Recently my work took me for a few days to the town of Chatham in Kent, about 30 miles SE of London. Chatham is a town associated since long ago with the (British) Royal Navy. It is a place that Lord Horatio Nelson would have known well. Until recently there were big navy dockyards there. These days I don't think there is much maritime work taking place there. However, there is a tourist attraction called the Chatham Historic Dockyard, in which old ships and maritime artifacts are displayed.

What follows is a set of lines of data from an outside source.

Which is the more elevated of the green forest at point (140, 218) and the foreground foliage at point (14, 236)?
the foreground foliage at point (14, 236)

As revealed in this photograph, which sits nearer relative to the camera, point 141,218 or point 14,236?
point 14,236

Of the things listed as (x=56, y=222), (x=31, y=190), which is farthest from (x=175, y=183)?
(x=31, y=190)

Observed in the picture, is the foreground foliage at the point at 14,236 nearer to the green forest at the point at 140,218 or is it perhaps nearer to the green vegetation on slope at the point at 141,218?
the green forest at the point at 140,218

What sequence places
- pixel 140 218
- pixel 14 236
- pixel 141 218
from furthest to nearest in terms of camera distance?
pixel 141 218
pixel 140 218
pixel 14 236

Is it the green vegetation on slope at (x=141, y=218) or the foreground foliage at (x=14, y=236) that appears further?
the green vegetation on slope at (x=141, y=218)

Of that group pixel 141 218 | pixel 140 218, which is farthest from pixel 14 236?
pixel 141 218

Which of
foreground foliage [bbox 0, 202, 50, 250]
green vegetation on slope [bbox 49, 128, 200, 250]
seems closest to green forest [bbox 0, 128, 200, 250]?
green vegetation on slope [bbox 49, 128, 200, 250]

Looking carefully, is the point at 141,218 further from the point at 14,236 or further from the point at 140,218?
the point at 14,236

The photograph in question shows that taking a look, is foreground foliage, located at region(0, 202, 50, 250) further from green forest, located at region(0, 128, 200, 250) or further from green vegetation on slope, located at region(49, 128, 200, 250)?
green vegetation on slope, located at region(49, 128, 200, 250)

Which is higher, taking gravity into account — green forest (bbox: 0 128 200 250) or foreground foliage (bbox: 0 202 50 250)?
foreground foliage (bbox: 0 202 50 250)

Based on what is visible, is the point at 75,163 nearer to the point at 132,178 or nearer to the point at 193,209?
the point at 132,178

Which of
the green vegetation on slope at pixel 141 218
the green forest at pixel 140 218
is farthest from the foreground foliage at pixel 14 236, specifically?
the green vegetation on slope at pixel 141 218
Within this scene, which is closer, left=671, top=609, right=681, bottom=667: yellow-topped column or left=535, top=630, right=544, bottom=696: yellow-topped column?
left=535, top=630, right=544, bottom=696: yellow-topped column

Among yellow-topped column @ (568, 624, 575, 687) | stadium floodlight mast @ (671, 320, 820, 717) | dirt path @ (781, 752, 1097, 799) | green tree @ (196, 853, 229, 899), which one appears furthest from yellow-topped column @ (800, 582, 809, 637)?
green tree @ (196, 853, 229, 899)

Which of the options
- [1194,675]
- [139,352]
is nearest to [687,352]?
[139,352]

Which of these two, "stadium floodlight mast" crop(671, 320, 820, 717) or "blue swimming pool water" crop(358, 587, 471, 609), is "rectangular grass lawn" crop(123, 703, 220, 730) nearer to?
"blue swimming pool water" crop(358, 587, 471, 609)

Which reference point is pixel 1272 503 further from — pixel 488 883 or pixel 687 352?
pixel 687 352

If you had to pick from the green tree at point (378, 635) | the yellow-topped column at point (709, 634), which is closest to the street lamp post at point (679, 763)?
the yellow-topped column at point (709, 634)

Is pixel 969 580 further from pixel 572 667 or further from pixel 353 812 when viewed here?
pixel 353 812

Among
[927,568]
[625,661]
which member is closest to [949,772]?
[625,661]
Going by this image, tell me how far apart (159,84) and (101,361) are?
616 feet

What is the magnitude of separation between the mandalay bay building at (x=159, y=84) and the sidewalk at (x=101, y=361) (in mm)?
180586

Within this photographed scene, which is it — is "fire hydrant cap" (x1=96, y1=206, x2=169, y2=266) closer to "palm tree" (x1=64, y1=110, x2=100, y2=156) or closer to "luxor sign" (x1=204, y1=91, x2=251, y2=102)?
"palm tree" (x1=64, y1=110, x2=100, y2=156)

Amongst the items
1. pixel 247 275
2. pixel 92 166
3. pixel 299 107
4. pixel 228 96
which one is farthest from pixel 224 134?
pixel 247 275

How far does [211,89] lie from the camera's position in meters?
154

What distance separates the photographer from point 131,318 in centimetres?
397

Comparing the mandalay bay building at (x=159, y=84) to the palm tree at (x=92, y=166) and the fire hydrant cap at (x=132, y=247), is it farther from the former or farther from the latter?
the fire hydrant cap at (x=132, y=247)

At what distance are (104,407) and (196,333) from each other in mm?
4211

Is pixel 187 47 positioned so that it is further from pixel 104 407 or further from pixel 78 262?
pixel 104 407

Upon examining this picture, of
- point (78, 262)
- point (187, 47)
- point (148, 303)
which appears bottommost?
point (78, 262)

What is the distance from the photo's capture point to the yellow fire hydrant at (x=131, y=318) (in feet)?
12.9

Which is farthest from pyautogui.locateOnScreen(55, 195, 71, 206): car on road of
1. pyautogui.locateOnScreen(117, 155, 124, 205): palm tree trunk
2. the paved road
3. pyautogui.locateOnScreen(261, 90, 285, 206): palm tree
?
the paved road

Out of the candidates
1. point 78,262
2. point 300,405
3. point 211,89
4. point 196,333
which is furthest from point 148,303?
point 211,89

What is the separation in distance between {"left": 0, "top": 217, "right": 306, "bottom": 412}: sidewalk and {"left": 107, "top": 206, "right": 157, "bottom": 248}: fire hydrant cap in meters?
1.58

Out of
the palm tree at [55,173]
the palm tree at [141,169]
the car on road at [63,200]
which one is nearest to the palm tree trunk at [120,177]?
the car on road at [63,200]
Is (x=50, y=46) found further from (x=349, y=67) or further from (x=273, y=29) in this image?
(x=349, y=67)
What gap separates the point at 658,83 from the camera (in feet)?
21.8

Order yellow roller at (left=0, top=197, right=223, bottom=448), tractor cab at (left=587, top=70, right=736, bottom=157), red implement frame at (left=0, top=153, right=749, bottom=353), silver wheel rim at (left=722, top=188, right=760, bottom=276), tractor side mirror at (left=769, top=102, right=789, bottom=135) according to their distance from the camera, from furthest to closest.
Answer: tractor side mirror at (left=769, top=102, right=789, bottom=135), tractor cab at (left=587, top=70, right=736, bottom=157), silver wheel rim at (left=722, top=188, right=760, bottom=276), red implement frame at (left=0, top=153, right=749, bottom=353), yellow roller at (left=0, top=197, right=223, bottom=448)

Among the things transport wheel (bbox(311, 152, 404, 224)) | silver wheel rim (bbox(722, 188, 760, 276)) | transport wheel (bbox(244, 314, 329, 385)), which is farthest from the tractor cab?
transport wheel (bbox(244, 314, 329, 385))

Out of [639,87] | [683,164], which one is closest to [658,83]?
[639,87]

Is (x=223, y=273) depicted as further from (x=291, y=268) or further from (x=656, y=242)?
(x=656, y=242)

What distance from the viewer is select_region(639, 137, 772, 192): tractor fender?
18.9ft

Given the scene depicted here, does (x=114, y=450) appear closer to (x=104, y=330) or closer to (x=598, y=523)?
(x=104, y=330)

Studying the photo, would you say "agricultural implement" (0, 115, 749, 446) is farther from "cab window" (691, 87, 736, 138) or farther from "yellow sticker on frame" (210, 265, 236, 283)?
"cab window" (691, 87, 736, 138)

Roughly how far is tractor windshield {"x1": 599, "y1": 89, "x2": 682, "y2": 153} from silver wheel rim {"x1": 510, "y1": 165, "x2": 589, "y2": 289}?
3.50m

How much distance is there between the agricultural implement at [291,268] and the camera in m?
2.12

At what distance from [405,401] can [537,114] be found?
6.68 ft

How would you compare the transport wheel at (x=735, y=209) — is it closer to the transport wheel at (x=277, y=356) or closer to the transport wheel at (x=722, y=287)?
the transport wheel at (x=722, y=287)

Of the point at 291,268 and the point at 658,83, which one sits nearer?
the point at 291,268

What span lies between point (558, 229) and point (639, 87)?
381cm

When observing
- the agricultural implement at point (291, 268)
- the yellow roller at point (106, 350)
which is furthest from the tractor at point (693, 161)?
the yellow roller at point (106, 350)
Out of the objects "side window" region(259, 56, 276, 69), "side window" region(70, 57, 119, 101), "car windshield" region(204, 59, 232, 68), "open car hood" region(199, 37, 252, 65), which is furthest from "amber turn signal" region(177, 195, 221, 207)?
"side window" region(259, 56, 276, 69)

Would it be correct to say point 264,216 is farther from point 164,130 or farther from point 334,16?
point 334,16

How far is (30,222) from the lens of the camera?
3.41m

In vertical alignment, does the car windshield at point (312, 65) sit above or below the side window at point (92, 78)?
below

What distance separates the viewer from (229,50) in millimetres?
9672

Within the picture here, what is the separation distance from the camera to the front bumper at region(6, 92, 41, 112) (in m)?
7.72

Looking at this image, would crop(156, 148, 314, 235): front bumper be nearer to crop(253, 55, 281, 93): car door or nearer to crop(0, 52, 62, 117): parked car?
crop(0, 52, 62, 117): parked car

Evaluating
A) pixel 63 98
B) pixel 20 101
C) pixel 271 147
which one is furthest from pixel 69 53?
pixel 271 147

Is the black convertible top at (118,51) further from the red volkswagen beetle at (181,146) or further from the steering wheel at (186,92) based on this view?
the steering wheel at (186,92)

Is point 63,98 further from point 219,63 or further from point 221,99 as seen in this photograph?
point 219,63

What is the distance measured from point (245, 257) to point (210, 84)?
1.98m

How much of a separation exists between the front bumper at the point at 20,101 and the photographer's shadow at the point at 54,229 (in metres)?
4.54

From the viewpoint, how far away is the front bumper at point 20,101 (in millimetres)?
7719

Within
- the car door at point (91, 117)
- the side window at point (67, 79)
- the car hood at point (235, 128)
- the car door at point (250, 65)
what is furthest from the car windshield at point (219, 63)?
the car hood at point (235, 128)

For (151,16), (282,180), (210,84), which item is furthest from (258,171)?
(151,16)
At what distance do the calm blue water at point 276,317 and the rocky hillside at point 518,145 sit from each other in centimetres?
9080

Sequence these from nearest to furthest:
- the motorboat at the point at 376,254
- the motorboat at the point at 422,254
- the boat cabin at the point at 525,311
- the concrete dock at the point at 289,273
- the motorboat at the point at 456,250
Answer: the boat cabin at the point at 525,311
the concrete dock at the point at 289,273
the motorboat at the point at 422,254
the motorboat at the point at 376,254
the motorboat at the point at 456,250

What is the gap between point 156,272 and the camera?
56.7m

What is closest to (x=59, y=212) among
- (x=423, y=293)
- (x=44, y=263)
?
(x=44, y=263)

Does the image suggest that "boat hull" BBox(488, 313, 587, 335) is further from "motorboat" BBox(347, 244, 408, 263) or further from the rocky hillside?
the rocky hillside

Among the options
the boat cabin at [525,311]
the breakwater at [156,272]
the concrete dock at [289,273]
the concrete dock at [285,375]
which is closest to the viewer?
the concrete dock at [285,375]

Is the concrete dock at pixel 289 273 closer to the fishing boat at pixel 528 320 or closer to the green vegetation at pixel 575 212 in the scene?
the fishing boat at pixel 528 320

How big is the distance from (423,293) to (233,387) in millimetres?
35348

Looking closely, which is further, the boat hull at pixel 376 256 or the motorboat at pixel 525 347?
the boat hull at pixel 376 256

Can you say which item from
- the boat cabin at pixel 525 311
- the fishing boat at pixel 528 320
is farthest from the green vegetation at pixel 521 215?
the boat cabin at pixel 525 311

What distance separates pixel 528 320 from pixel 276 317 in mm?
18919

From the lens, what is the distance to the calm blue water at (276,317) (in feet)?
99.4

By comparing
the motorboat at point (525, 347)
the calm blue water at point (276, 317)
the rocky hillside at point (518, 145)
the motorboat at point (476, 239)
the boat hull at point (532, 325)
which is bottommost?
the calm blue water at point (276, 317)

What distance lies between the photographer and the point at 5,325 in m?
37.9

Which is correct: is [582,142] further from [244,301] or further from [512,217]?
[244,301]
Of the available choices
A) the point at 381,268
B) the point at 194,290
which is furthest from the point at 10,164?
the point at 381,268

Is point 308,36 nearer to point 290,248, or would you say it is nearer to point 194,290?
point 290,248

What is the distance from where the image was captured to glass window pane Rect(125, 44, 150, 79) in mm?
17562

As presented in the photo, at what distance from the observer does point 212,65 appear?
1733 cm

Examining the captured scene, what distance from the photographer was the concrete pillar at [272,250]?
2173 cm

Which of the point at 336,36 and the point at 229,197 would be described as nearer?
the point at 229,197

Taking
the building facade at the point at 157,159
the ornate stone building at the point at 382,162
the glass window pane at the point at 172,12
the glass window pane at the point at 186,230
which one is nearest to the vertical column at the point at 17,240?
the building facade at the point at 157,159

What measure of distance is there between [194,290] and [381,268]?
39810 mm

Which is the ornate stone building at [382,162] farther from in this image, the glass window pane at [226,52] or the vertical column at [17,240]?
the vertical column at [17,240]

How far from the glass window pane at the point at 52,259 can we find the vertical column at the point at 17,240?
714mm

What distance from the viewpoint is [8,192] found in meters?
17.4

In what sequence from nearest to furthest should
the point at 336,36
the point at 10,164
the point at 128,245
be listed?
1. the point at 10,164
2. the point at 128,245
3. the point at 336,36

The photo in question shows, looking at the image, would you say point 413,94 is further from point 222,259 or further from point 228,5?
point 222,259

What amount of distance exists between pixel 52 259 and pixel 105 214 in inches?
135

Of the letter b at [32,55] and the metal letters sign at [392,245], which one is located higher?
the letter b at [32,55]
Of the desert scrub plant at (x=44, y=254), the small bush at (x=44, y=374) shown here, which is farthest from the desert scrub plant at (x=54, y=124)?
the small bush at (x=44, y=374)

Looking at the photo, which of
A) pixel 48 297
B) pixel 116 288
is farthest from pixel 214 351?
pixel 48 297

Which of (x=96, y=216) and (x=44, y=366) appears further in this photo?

Since the place I was working was very close to the Historic Dockyard, I booked into a hotel right next to it, in the hope that I might be able to see some interesting things.
This is the hotel.
In the interests of avoiding the possibility of libel action, I won't mention its name, but anyone who has stayed here will know which hotel I'm referring to. After, all, who could possibly forget such an architectural gem? Actually, I think if our esteemed Prince Charles had ever set eyes on it, this would certainly be one of those places he allegedly refers to as a "monstrous carbuncle". I think it has nothing whatsoever to commend it.
The hotel stands next to the Mast Pond. This is an artificial lake formerly filled with sea-water in which timber for making ships' masts was seasoned.
Apparently seasoning the timber in salt water rather than in air made it more supple and less prone to snapping in a gale. Today, the pond is disused and evidently tidal. At all times that I was near it, the pond was simply a stretch of mud, full of things like this:
I did think this walkway across the pond was quite photogenic, even though I didn't really understand its purpose. Maybe people used to walk out over it to inspect the masts being seasoned?
On the opposite side of the Mast Pond to the hotel is the carpark for the Historic Dockyard. Around its periphery stands an array of old workshops and warehouses. Today they seem to be empty and disused.
One of the few vehicles in the carpark was this old bus. I wonder if it takes tourists around on tours of the area, or whether it is just a display?
I tried to get to a place from which I could see ships, but the site was fenced off and all the gates were locked. I just occasionally got a tantalising glimpse of the masts of a sailing ship, or the turrets of a 1950s frigate.
I did manage to get fairly close to an old RNLI lifeboat:
Failing to see any ships at close quarters, I had to content myself with examining the miscellaneous array of old bits and pieces arranged round the edge of the carpark. This is something we Brits seem to do well. We have such things in the carpark of EVERY tourist attraction. Exhibit A: a pile of rusty old chains (maritime chains, you understand).
Exhibit B: (You know what this is of course..?)
A helpful notice advises the visitor that it is (was) a Punch and Shear machine - for making holes in, and cutting metal (for ship repair work). Most impressive! (But dull. I wanted to see ships.)
So near, but still so far:
Back to the hotel then... At least it was a beautiful sunny evening, so the walk wasn't totally wasted. This is what often happens in my line of work. I go somewhere which sounds nice, but actually all I get to see is a hotel and a training-room. At the end of the day's work there is little opportunity for proper tourism (even if I had the energy - which I often haven't). Oh, and to make matters worse, the hotel in which I stayed this time had a very poor WiFi arrangement, so I wasn't even able to do much blogging! (This is reason why I haven't been able to read, still less comment on, many blogs these last few days.)